Park praises Seoul for its work on the material side, but notes that it is lacking on the psychological side: self-efficacy, identify, self image. Hence, LINK assists with coaching and counselling. “We do not consider them victims, we consider them heroes,” he said. “So, it is talking people up, not telling them they are coming from a crappy place to a richer place.”

There is “prejudice and uneasiness” toward North Korean defectors, Park admitted, but there is also unfamiliarity: Given South Korea’s population (50 million) few people have ever met a defector.  And even discrimination is not easily defined. For example, while many North Koreans study to lose their accents, so, too, do many South Koreans from provincial areas.

Education is another issue. “North Koreans are not on a level playing field,” said Park. “They spend thousands of hours memorizing Kim Il Sung’s revolutionary lines, while South Koreans spend thousands of hours learning English.” Many defectors find professional qualifications useless. For example, doctors in the South use a vastly wider range of medicines – hence some North Korea-qualified doctors end up working in the South as nurses.

But the biggest cultural differences are the freedoms (association, travel, speech) that South Koreans take for granted. Park recalled discussing the Kim regime with a recent defector: After speaking for a while, the man faltered, saying he could not express himself. “He was middle aged, and had never had the opportunity to talk about a system that had affected his life so much,” Park said. “It is difficult for people in the West to imagine what it is like not to have freedom of speech. When [defectors] leave and feel safe it is the first time they can share their inner feelings and thoughts honestly.”
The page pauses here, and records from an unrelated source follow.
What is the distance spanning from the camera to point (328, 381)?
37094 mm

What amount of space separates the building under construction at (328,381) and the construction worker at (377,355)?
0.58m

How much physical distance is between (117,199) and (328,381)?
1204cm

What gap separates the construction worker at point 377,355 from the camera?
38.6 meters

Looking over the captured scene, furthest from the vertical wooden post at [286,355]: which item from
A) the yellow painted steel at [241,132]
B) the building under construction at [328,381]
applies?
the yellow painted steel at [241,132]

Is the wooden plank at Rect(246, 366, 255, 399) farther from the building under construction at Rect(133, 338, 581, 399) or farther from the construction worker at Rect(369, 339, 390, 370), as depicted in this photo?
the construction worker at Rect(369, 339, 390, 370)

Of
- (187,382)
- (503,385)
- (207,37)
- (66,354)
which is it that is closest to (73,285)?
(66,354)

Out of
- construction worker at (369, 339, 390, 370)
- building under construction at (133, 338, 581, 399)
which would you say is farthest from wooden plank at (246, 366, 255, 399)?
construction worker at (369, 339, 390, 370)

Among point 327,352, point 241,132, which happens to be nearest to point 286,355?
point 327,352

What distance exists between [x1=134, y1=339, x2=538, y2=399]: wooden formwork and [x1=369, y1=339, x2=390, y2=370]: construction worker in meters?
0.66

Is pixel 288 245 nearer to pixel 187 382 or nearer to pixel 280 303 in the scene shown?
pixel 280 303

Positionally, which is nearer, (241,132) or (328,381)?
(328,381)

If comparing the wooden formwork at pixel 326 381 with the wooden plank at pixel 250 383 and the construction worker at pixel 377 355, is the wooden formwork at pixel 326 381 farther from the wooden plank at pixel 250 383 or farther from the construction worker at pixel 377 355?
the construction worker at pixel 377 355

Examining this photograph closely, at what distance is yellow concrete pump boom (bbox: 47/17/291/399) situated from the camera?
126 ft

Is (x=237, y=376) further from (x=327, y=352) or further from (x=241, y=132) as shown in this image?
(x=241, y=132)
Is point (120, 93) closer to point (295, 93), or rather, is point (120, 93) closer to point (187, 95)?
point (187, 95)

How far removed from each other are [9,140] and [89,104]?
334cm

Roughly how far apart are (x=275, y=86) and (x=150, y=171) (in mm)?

Many defectors are motivated by their children. “They say, ‘I am not going to let my son or daughter live in this system and be constrained all their lives,” Park noted. It is such children who provide Park his greatest job satisfaction: “Being able to meet children at the point of freedom – and some I meet again when they are grown up – that’s just amazing.”

The right choice
Park, whose work for LINK includes publicizing North Korean issues, suggests the wider world has tunnel vision toward the nation. “For so long, the lens through which we see North Korea has been the Kims and their nukes, but North Korea is not just a security problem,” he said. “Exclusively focusing on the security paradigm plays to the worst tendencies of the North Korean system. It needs a more wholistic approach.”

Part of that approach is recognition of change – largely in terms of the marketization of the economy, which has been underway since the late 1990s. “It is not a question of, ‘Is change possible?’ change has already left the station,” Park said.  “The North Korean government is navigating through these changes and I think the role of the international community and civic society is to try and accelerate change and opening.”

North Korean defectors are players in this process, Park says, given that they maintain contacts in the North, so act as channels of information and interchange.

Sources familiar with Park’s work reckon Buckingham Palace made a sound decision in awarding him.
“In a world where shady bankers and second-rate pop stars get knighthoods, someone doing what Sokeel is doing, which is genuinely helping people and sacrificing himself – as he could make a whole lot more money doing something else – it is hard to imagine someone more deserving,” said Daniel Tudor, co-author of “North Korean Confidential.” “It is hard to say anything about Anglo-Koreans as a group, so hopefully it will give them more visibility and contribute, as the MBE says, to ‘furthering Anglo-Korean relations.’”

Park himself has a sense of humility. “It makes me think of those toiling away for North Koreans who are necessarily working in secret and don’t get the recognition – and can’t.” As a “lad from Manchester” who has been “recognized by the establishment,” Park sees his award as “kind of surreal.”

One man’s reaction was more emotional – Park’s father, who had lost his wife to a heart attack in 2016. “Dad cried a lot, he used up a whole toilet roll [to wipe away his tears],” Park recalled.  “He said, ‘Your mother would have been so proud’.”